Even though our program slot was for 10:30 on Saturday morning right after the show opened, the lecture room was full with mostly Mainers but also visitors “from away” as they say in Maine — New Hampshire, Connecticut, Vermont, New York and a few Canadians from New Brunswick. We thought that our “Roses for New England” program with an emphasis on cold-climate rose gardening would hit the spot and it did. The show provided a generous two-hour time slot for each program which allowed for plenty of Q and A after the PowerPoint presentation was complete. This is often the best part of  lecture and where we connect with our audience.

The flower show was staged at Thompson’s Point along the Portland waterfront. Unlike the slick convention facilities at other big New England cities, Thompson’s Point was a large older wooden structure that was transformed for four days into an oasis of spring amidst an otherwise wintry month of March in Maine. A big, heated tent connecting to the main building accommodated the overflow of vendors. The venue was rustic and absolutely perfect. Very Maine.
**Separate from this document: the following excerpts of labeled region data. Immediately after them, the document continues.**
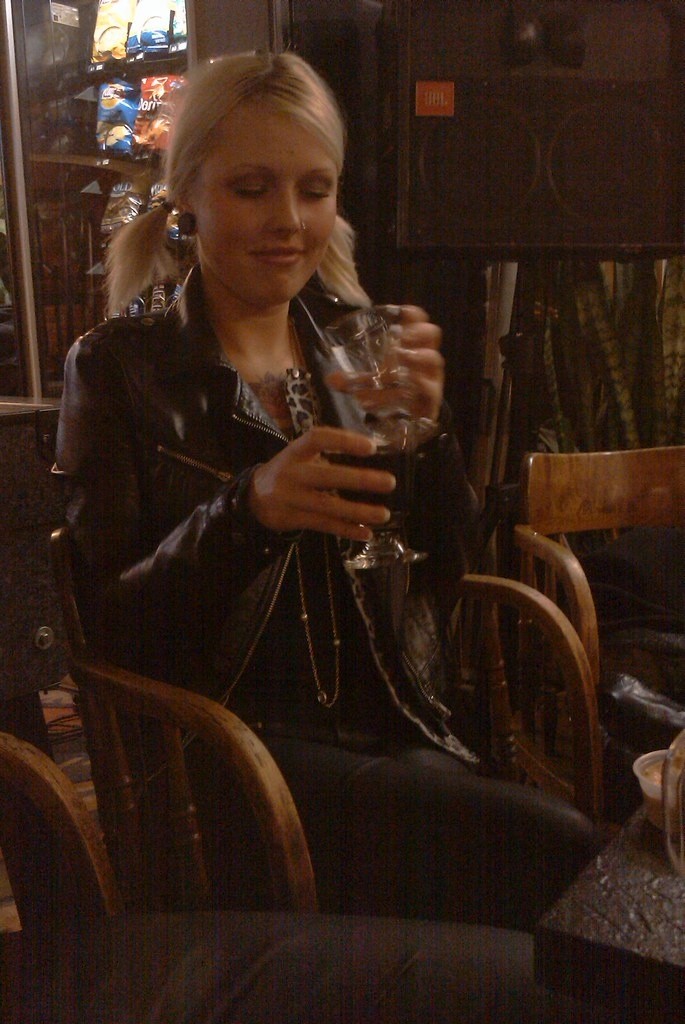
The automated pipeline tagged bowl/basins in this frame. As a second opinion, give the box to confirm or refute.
[632,748,668,829]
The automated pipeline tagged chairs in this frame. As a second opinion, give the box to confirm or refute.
[1,442,685,1023]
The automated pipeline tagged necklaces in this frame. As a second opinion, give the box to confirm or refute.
[289,320,342,710]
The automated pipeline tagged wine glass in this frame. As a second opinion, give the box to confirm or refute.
[330,307,440,457]
[327,441,428,570]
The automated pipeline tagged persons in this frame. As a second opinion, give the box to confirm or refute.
[1,911,550,1024]
[44,47,600,934]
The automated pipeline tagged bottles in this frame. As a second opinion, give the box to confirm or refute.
[661,731,685,876]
After our program, we walked the show and chatted with vendors and exhibitors.

2-Pick-upOne exhibitor took an old pick-up truck — a real beater, all rusty and dusty — and packed the bed with annuals that spilled out into the rest of the garden display. A wild explosion of color.

5-Water-FeatureAnother was a realistic water feature — a pond surrounded by native Maine plants and trees.

3-Stone-CourtyardMy favorite was an impressive fieldstone courtyard complete with niches, stone shelves and raised stone beds of flowers, herbs and lettuce plants. A dramatic display of Maine masonry.

Attendance was high with lots of foot traffic streaming throughout the garden area as well as among the vendors. The crowd was festive and, judging by the armfuls of merchandise, free spending — the life blood of every flower show.

Since we had a long drive home, we left early but first stopped to have lunch at Becky’s Restaurant on the waterfront — a popular Portland landmark with really good food at reasonable prices.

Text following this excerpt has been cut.